Wer die Wahrheit nicht weiß, der ist bloß ein Dummkopf. Aber wer sie weiß und sie eine Lüge nennt, der ist ein Verbrecher.
Bedeutung
Brecht unterscheidet moralisch zwischen zwei Arten von Unwissenheit: Wer die Wahrheit nicht kennt, ist ahnungslos – das ist ein Mangel, aber kein Vergehen. Wer die Wahrheit kennt und sie als Lüge bezeichnet – weil es ihm nützt, weil er Macht schützt, weil er täuscht – begeht ein aktives Unrecht. Wissentliche Lüge über Bekanntes ist Verbrechen, nicht Irrtum.
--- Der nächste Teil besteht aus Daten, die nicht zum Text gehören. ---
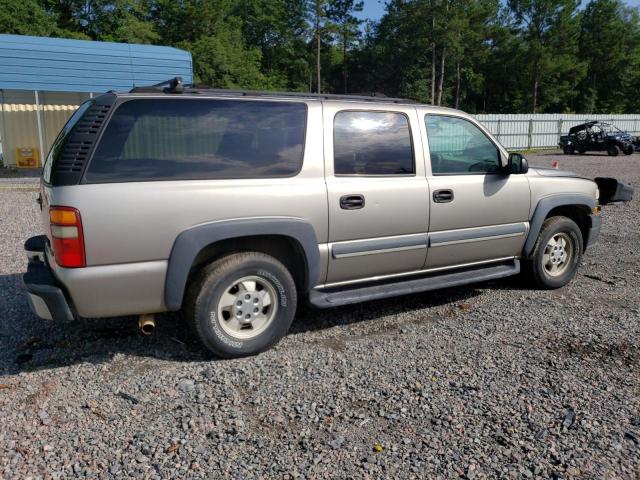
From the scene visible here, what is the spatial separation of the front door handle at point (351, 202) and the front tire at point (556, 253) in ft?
7.02

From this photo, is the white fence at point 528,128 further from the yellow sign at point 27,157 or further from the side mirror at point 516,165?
the side mirror at point 516,165

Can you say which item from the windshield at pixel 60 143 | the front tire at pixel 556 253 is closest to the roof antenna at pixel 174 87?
the windshield at pixel 60 143

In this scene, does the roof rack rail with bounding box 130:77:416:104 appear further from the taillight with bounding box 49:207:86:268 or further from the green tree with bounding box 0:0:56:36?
the green tree with bounding box 0:0:56:36

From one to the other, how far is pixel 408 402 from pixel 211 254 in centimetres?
165

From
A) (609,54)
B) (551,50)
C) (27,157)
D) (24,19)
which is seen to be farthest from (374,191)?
(609,54)

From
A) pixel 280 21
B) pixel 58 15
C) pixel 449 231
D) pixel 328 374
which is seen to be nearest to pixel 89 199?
pixel 328 374

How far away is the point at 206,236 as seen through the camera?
12.5 feet

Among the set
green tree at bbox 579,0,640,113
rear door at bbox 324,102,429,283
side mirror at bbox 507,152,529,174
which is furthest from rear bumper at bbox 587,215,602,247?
green tree at bbox 579,0,640,113

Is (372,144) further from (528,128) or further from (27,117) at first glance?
(528,128)

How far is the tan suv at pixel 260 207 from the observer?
3.60 metres

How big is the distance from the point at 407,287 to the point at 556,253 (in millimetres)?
1951

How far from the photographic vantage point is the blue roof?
630 inches

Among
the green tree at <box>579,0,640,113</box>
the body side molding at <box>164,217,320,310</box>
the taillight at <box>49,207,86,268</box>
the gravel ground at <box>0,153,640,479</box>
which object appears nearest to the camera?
the gravel ground at <box>0,153,640,479</box>

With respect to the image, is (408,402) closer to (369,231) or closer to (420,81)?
(369,231)
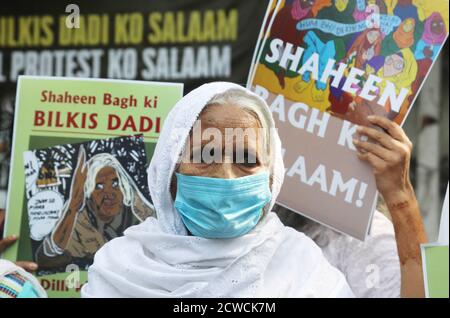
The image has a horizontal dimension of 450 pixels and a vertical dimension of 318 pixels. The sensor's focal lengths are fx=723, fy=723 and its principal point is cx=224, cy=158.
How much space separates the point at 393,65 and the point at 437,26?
219 mm

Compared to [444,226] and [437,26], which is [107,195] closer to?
[444,226]

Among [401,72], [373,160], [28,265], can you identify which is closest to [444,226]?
[373,160]

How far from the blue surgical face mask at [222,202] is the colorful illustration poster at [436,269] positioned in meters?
0.82

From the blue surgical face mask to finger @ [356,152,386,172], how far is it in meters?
0.64

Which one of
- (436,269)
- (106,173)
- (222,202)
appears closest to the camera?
(222,202)

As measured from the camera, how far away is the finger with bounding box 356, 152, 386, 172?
2.77m

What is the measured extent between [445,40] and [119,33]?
4.24 ft

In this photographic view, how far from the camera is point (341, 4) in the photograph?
2809 mm

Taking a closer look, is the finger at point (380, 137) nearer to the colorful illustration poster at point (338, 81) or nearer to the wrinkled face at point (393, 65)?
the colorful illustration poster at point (338, 81)

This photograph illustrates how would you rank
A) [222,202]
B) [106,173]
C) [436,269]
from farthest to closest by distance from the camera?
[106,173], [436,269], [222,202]

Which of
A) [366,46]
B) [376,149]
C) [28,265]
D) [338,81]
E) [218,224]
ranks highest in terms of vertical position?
[366,46]

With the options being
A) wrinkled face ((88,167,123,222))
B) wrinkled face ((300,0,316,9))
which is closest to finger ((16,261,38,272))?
wrinkled face ((88,167,123,222))
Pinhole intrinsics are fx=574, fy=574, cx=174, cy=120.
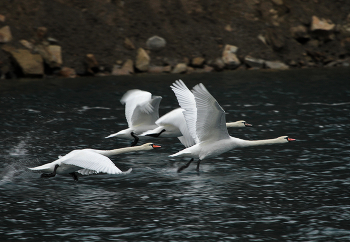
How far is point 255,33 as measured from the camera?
50.7 m

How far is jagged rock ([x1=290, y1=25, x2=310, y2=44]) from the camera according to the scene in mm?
51750

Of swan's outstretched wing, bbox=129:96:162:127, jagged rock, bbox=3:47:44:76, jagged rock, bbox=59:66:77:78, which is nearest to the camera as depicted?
swan's outstretched wing, bbox=129:96:162:127

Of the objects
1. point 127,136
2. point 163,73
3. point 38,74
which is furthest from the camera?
point 163,73

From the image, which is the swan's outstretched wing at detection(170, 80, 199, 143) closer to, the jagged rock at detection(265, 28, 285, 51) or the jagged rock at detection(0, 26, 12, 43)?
the jagged rock at detection(0, 26, 12, 43)

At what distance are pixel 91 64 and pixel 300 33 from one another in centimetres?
2040

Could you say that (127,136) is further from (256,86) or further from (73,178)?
(256,86)

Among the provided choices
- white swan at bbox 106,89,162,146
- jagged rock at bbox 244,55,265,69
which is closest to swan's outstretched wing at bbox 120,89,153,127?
white swan at bbox 106,89,162,146

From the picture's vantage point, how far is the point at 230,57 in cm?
4653

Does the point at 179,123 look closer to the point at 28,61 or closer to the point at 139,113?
the point at 139,113

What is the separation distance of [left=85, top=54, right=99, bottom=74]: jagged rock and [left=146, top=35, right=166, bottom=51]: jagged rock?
5.88 meters

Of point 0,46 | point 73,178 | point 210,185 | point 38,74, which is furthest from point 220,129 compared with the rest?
point 0,46

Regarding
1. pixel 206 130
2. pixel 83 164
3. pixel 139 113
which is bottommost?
pixel 83 164

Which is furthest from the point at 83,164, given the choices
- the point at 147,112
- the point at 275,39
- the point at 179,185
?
the point at 275,39

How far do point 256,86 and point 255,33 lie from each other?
51.3 ft
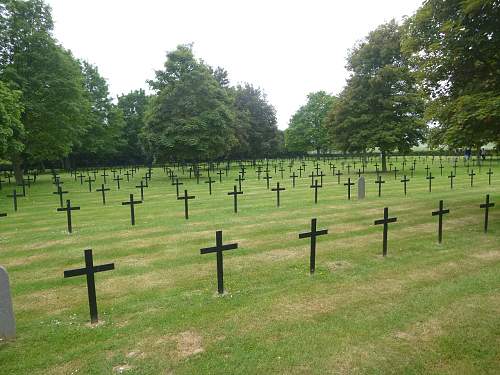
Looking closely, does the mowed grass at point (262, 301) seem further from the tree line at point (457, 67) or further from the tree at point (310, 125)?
the tree at point (310, 125)

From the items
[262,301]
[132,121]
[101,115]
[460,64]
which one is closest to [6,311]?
[262,301]

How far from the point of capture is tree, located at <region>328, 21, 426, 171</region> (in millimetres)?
33438

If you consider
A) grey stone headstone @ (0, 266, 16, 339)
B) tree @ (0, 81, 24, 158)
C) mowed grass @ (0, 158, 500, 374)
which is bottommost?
mowed grass @ (0, 158, 500, 374)

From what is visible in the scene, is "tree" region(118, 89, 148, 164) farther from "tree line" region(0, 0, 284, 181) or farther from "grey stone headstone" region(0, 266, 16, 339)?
"grey stone headstone" region(0, 266, 16, 339)

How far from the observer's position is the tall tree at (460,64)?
436 inches

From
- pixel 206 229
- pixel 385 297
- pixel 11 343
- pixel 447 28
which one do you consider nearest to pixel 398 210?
pixel 447 28

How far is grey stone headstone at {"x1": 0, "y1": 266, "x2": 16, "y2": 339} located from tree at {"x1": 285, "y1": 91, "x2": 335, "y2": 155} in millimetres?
71757

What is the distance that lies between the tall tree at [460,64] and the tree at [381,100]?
65.1 ft

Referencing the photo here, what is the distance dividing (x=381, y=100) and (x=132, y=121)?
47.7 m

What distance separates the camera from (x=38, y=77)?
30.1 meters

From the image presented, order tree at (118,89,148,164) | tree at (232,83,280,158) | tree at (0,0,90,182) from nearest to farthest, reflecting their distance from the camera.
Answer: tree at (0,0,90,182) → tree at (232,83,280,158) → tree at (118,89,148,164)

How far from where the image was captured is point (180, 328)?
542cm

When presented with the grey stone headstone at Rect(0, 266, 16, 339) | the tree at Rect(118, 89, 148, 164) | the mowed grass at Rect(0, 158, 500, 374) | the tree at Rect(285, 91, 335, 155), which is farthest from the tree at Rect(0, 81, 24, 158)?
the tree at Rect(285, 91, 335, 155)

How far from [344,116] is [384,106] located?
12.4 ft
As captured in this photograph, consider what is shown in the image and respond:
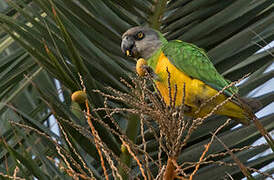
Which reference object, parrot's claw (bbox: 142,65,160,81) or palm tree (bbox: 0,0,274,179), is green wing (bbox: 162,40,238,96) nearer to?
palm tree (bbox: 0,0,274,179)

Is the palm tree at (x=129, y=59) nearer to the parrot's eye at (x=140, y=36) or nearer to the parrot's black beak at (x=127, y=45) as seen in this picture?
the parrot's black beak at (x=127, y=45)

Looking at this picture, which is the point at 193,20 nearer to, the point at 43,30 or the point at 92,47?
the point at 92,47

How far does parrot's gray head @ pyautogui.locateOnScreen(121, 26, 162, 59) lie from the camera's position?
2.50 metres

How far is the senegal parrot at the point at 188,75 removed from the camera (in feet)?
8.14

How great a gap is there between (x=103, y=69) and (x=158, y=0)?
1.67ft

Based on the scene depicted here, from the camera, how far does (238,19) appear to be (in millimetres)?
2383

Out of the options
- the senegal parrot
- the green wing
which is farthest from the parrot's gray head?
the green wing

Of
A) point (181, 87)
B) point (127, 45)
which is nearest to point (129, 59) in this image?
point (127, 45)

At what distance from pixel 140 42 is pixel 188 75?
1.68 feet

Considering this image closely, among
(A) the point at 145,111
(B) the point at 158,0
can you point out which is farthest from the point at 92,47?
(A) the point at 145,111

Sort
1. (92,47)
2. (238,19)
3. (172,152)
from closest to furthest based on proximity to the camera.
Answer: (172,152), (92,47), (238,19)

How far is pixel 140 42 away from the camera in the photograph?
3.02 m


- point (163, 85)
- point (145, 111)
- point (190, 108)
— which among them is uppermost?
point (145, 111)

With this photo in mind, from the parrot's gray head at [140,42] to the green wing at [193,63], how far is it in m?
0.12
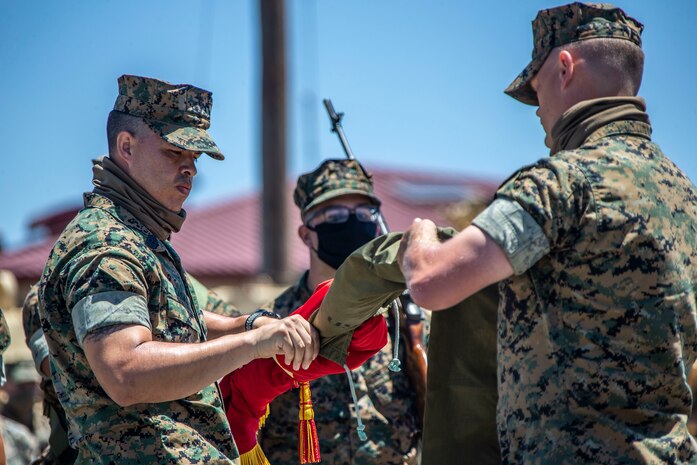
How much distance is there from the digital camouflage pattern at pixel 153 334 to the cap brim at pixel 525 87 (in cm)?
138

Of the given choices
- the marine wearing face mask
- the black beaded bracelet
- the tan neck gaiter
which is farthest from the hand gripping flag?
the tan neck gaiter

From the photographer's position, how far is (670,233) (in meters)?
2.75

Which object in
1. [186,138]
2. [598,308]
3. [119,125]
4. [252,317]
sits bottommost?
[598,308]

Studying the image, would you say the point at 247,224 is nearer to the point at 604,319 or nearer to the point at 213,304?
the point at 213,304

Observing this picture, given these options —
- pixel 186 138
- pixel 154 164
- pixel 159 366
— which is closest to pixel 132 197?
pixel 154 164

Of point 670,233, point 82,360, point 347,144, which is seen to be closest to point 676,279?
point 670,233

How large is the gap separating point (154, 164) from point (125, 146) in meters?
0.13

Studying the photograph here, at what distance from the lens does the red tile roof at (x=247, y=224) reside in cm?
1889

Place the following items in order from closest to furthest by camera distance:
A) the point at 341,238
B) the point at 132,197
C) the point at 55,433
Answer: the point at 132,197 < the point at 55,433 < the point at 341,238

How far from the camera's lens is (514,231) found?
262 cm

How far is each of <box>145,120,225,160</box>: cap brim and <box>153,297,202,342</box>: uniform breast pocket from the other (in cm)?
58

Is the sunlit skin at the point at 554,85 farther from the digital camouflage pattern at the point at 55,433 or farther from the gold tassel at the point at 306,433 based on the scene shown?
the digital camouflage pattern at the point at 55,433

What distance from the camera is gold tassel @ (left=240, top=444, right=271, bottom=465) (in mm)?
3783

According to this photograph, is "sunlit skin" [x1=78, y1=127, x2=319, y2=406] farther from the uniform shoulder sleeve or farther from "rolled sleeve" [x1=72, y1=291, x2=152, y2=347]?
the uniform shoulder sleeve
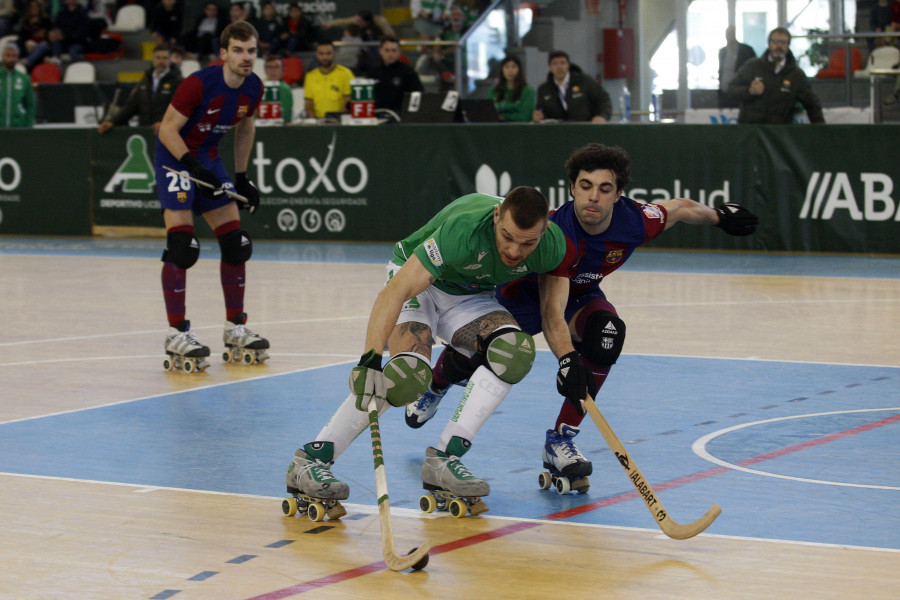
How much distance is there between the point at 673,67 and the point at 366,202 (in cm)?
453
Der Satz gewinnt Profil, weil er eine klare innere Bewegung beschreibt: weg von bloßer Behauptung, hin zu einer Haltung, die im Alltag geprüft werden kann. Dadurch bleibt die Aussage greifbar und nicht nur allgemein klug.
Verwendung
Als scharfe Aussage über bewusste Desinformation. Passend in Diskussionen über politische Lügen, Fake News und Propaganda, als Argument für den Unterschied zwischen Unwissenheit und Verrat an der Wahrheit. Passend ist er für persönliche Nachrichten, kurze Reden oder Reflexionen, wenn der Anlass die Aussage wirklich trägt. Ein konkreter Bezug macht den Spruch wärmer und weniger austauschbar.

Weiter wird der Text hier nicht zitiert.